When an endpoint is slow, open the request span and look at the child spans. You'll see if the time is in rate-limit checks, Mongo, Kafka publishing, or downstream webhooks. When a message fails, open the dlq.consume span for the message and follow the links back to the original request and the producer that created it. When you want to understand load, browse traces by endpoint or topic — the spans include batch sizes, message sizes (from Kafka instrumentation), and DB timings, so you can quickly spot hot spots without adding print statements.

For local development, point the app at a Jaeger all-in-one or an OpenTelemetry Collector that forwards to Jaeger. With the docker-compose setup, Jaeger typically exposes a UI at http://localhost:16686. Open it, select the service (for example integr8scode-backend, dlq-processor, event-replay, or execution-coordinator), and find traces.
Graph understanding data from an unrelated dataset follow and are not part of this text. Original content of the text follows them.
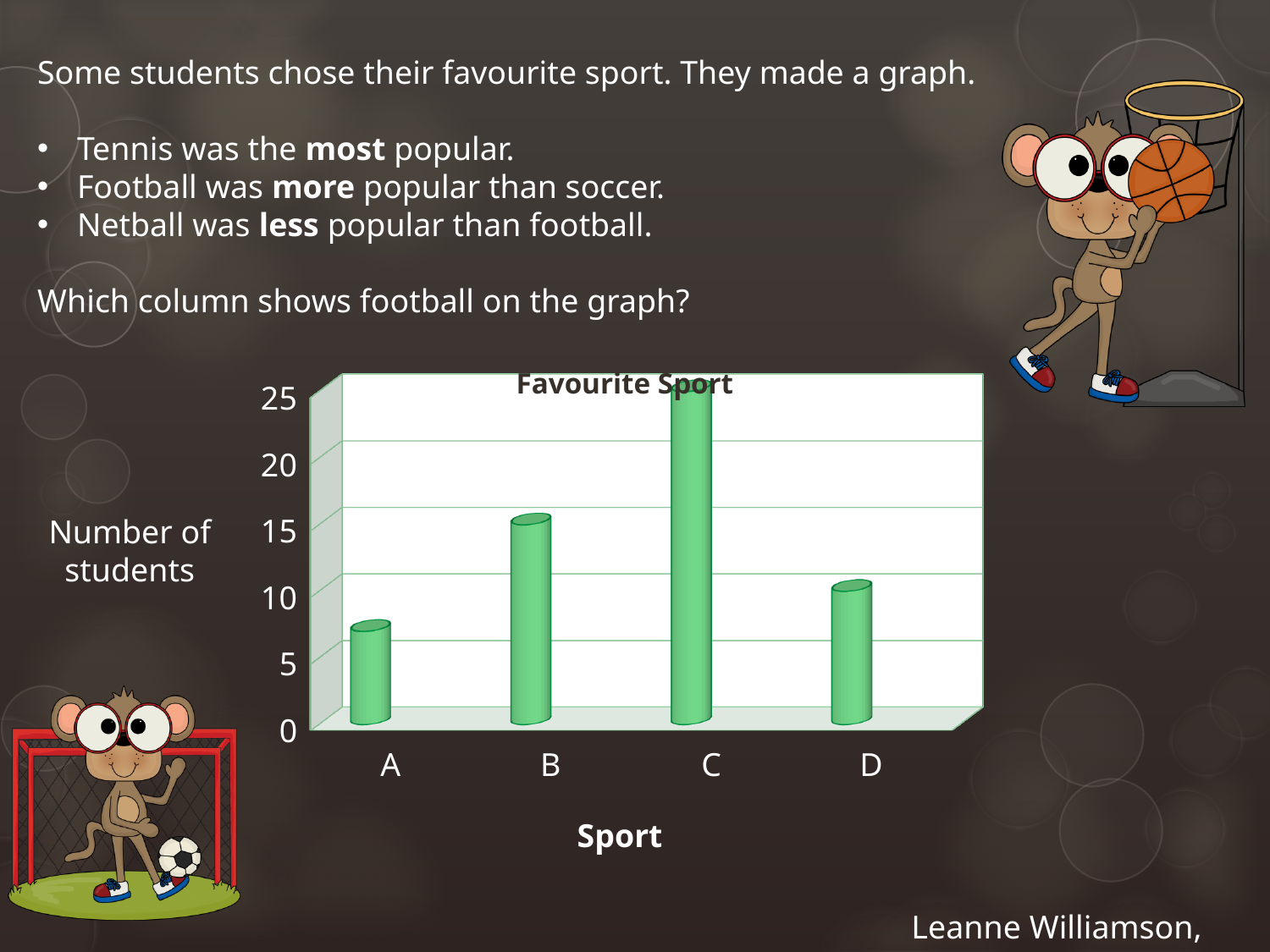
Which is larger, the value for B or the value for D? B How many categories are shown on the x axis of the chart? 4 Which is larger, the value for A or the value for C? C Which category has the lowest value in the chart? A What kind of chart is shown on the slide? bar chart Is the value for D greater or less than 15? less Which category has the highest value in the chart? C What is the title of the chart? Favourite Sport Is the value for C greater or less than 20? greater Is the value for A greater or less than 10? less What is the label of the x axis of the chart? Sport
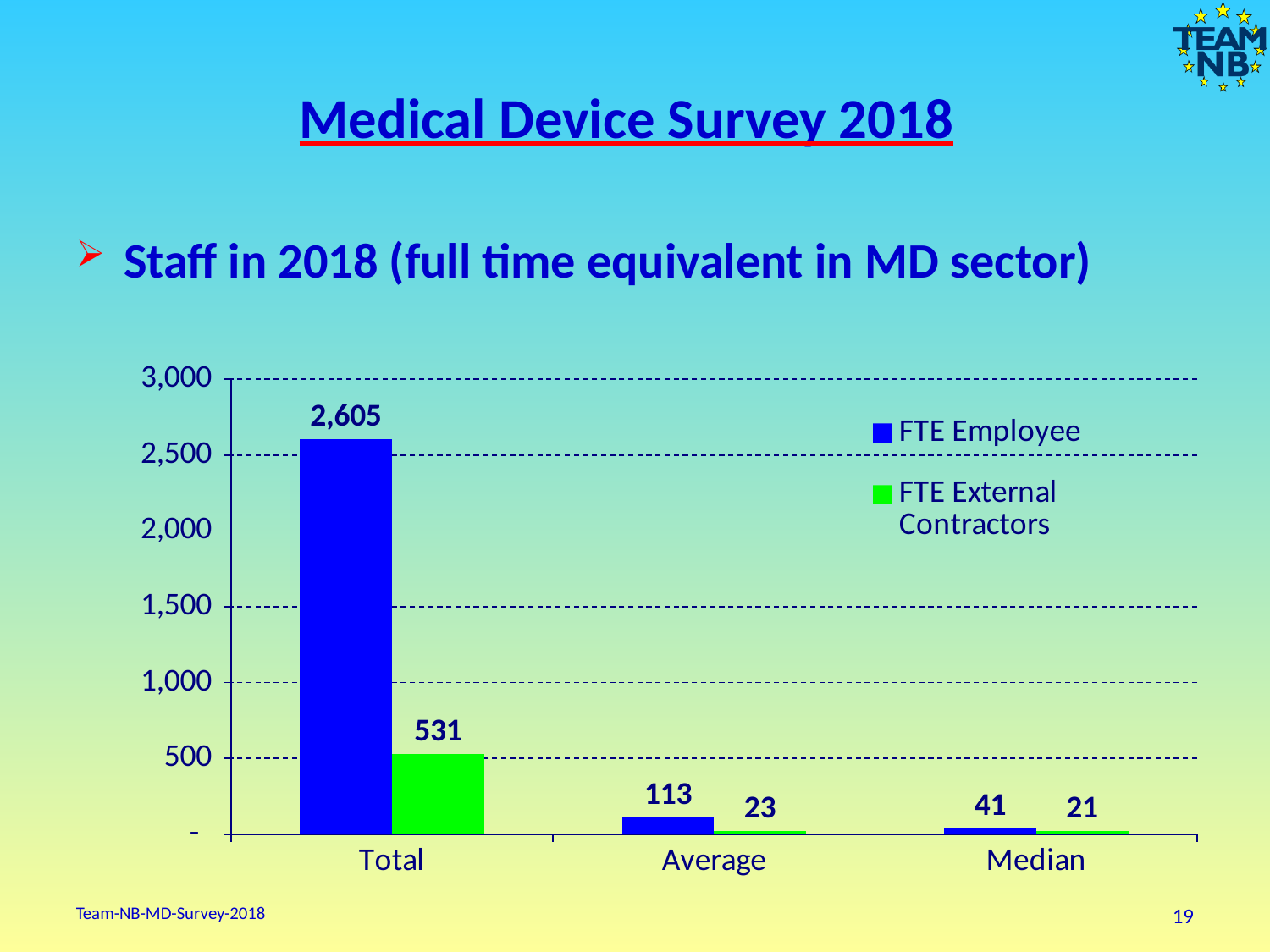
What is the difference between the FTE Employee values for Average and Median? 72 What is the FTE External Contractors value for Median? 21 Which category has the lowest FTE External Contractors value? Median What is the FTE External Contractors value for Total? 531 Which category has the highest FTE Employee value? Total What is the difference between the FTE Employee and FTE External Contractors values for Total? 2,074 What is the FTE Employee value for Total? 2,605 How many series does the legend list? 2 Which is larger for Average: FTE Employee or FTE External Contractors? FTE Employee What is the FTE Employee value for Average? 113 How many categories are shown on the x axis? 3 What kind of chart is shown on the slide? Bar chart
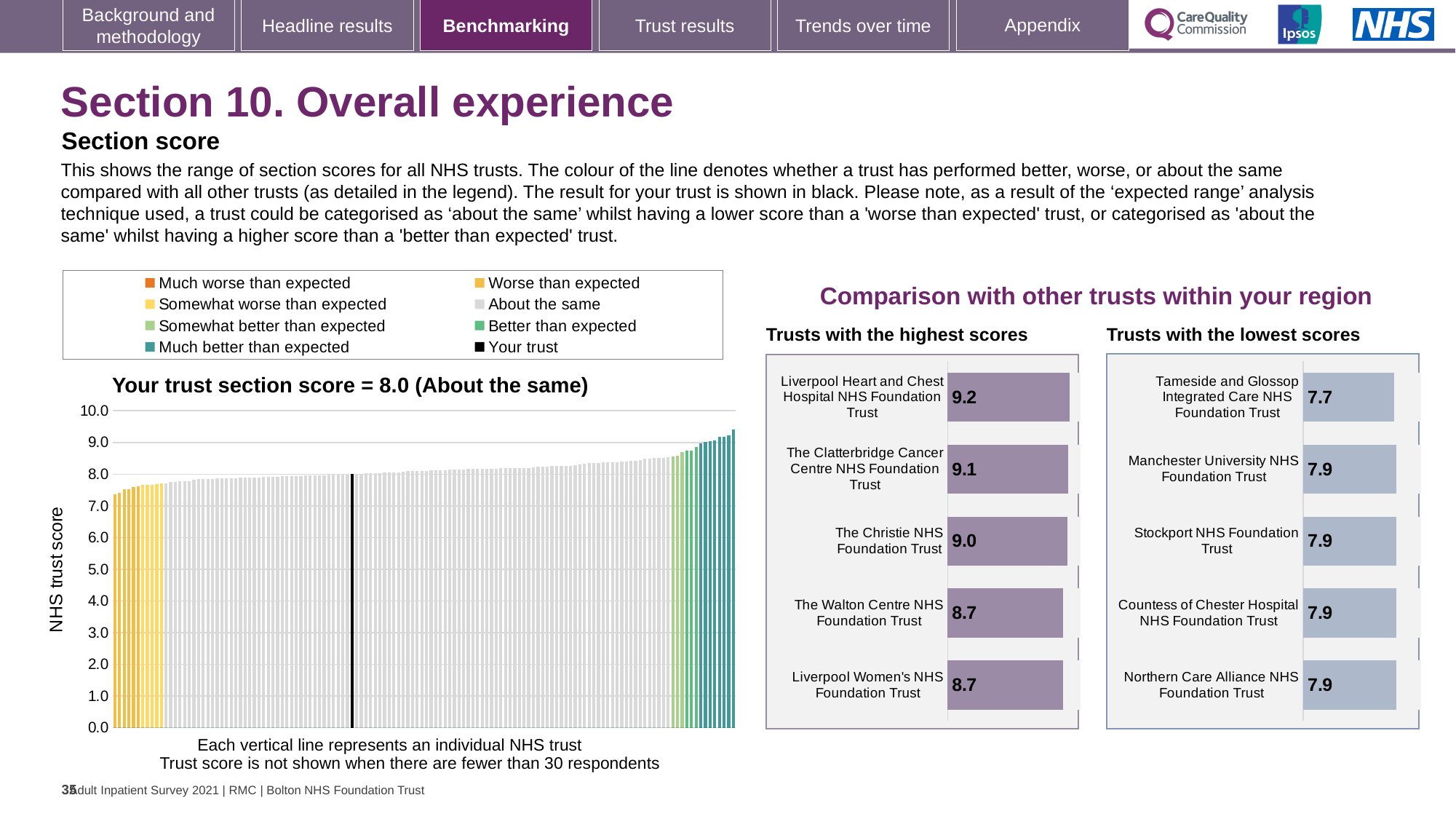
In the 'Trusts with the highest scores' chart, what is the score for The Christie NHS Foundation Trust? 9.0 What kind of chart is the 'Your trust section score' chart? bar chart How many trusts are shown in the 'Trusts with the lowest scores' chart? 5 In the 'Your trust section score' chart, what is the section score for your trust? 8.0 How many entries does the legend above the 'Your trust section score' chart list? 8 In the 'Your trust section score' chart, how is your trust's score categorised? About the same In the 'Your trust section score' chart, do the trust scores rise or fall from left to right? rise In the 'Trusts with the lowest scores' chart, what is the score for Stockport NHS Foundation Trust? 7.9 In the 'Trusts with the highest scores' chart, which trust has the highest score? Liverpool Heart and Chest Hospital NHS Foundation Trust In the 'Your trust section score' chart, is the value of the tallest bar on the right greater or less than 9.0? greater In the 'Trusts with the highest scores' chart, what is the difference between the scores of Liverpool Heart and Chest Hospital NHS Foundation Trust and The Walton Centre NHS Foundation Trust? 0.5 In the 'Trusts with the lowest scores' chart, which trust has the lowest score? Tameside and Glossop Integrated Care NHS Foundation Trust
You should see the HTTP server spans, kafka.consume spans on workers, MongoDB spans, replay and saga spans, and notification outbound calls under the same trace.

Tracing is sampled. If you don't set an endpoint for the OTLP exporter the SDK drops spans after local processing; if you do set one (e.g. an OTel Collector, Tempo, or Jaeger) you get full traces in your backend. The sampler can be ratio-based or adaptive; both are supported. If you don't care about traces in a particular environment, set OTEL_SDK_DISABLED=true or set the sampling rate to 0.

Design choices¶

The tracing helpers are minimal. No try/except wrappers around every call, no getattr/hasattr gymnastics and no explicit casts. The few places code is added are small, readable and match the surrounding style: either a span is started with attributes or attributes are added to the current span. Kafka context propagation uses the standard W3C keys so any consumer — ours or another service — can continue the trace without a shared library.